Answer:
The first quartile (Q1) is 19, and the third quartile (Q3) is 28.5 for the given data set.
Explanation:
To find the first and third quartiles of the given data set, you first need to arrange the data in ascending order. Here's the sorted data set:
6, 15, 18, 20, 21, 22, 24, 25, 26, 28, 29, 30
The first quartile (Q1) represents the 25th percentile, and the third quartile (Q3) represents the 75th percentile of the data.
To find Q1:
Calculate the index (k) corresponding to the 25th percentile: k = (25/100) * (n + 1), where n is the number of data points.

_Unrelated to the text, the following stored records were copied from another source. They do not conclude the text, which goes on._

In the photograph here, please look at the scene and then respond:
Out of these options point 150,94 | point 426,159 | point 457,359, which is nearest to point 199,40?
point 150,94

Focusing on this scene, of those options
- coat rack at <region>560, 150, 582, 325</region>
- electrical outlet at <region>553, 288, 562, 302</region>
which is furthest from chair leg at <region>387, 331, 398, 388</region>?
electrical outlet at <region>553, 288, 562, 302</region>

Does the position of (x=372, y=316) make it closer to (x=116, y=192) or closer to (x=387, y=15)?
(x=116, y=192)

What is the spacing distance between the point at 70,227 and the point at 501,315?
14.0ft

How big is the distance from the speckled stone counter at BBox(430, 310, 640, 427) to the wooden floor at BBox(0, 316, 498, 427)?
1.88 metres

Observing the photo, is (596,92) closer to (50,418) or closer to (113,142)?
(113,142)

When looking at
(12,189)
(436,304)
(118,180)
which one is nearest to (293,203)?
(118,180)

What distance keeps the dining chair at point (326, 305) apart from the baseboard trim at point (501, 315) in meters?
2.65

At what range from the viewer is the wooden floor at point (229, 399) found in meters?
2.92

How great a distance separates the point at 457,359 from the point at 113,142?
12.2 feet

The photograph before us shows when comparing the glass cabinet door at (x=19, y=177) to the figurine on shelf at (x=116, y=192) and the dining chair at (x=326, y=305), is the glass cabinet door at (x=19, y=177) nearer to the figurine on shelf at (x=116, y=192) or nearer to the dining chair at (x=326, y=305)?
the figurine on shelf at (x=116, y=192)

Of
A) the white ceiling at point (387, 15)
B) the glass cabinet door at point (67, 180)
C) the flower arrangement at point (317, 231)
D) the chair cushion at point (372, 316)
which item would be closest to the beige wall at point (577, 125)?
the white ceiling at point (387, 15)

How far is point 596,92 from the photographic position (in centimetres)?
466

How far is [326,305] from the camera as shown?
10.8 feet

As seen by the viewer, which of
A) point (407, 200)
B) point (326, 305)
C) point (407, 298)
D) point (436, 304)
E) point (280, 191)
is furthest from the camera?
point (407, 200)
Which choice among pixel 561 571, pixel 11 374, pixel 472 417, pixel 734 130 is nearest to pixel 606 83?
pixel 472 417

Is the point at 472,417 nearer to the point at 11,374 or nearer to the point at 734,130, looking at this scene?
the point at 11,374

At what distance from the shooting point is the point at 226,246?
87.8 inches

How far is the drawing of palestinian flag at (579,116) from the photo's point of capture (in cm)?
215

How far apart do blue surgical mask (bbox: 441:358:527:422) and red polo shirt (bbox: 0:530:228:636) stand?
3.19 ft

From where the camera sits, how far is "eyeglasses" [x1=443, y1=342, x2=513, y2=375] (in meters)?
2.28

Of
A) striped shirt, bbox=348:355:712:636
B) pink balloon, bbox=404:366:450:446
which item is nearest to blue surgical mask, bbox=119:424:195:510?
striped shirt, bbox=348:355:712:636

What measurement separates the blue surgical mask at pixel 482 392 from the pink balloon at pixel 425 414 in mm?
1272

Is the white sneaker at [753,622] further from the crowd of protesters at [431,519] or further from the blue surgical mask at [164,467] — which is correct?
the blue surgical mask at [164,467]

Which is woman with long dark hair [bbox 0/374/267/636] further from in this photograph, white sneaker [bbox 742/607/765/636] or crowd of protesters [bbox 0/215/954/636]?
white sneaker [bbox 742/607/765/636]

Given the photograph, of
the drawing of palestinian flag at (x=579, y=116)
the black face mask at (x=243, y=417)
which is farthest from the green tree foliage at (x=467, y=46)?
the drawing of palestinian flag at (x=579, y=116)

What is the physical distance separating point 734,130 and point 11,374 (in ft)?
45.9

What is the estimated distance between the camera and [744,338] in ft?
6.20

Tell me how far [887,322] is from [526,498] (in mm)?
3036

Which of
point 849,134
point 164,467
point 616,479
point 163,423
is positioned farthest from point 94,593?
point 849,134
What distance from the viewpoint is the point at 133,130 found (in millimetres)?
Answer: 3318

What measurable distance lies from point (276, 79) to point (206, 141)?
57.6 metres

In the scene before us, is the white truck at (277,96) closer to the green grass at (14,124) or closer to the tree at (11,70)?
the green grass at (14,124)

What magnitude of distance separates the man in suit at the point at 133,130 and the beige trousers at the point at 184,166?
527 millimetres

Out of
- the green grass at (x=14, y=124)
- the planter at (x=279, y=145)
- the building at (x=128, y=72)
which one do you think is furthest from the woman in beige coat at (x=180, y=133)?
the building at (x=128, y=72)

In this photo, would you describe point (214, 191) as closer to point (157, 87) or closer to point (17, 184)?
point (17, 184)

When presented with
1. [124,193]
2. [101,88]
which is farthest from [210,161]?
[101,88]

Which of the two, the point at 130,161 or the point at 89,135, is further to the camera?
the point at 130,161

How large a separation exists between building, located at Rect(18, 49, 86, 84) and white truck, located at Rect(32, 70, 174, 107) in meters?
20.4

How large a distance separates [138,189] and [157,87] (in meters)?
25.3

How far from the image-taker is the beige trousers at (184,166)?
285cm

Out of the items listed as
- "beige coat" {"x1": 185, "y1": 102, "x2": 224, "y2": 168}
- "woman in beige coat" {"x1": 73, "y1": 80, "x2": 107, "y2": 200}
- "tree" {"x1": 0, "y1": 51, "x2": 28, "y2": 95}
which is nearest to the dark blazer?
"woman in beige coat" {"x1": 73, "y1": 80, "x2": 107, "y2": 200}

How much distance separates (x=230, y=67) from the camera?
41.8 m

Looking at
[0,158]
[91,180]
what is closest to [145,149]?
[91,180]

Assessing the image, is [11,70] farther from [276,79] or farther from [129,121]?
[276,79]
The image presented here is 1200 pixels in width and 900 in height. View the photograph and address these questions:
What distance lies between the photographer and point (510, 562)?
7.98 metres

If k is an integer, Q1 is the value at the kth position in the sorted data set.
If k is not an integer, round it up to the nearest whole number to get the position of the value (k_ceiling). Q1 will be the average of the values at positions k_ceiling and k_ceiling + 1.
To find Q3:
Calculate the index (k) corresponding to the 75th percentile: k = (75/100) * (n + 1).
If k is an integer, Q3 is the value at the kth position in the sorted data set.
If k is not an integer, round it up to the nearest whole number to get the position of the value (k_ceiling). Q3 will be the average of the values at positions k_ceiling and k_ceiling + 1.
Let's calculate Q1 and Q3:
Q1:
k = (25/100) * (12 + 1) = 3.25
k_ceiling = ceil(3.25) = 4
Q1 = (18 + 20) / 2 = 38 / 2 = 19
Q3:
k = (75/100) * (12 + 1) = 9.75
k_ceiling = ceil(9.75) = 10
Q3 = (28 + 29) / 2 = 57 / 2 = 28.5
So, the first quartile (Q1) is 19, and the third quartile (Q3) is 28.5 for the given data set.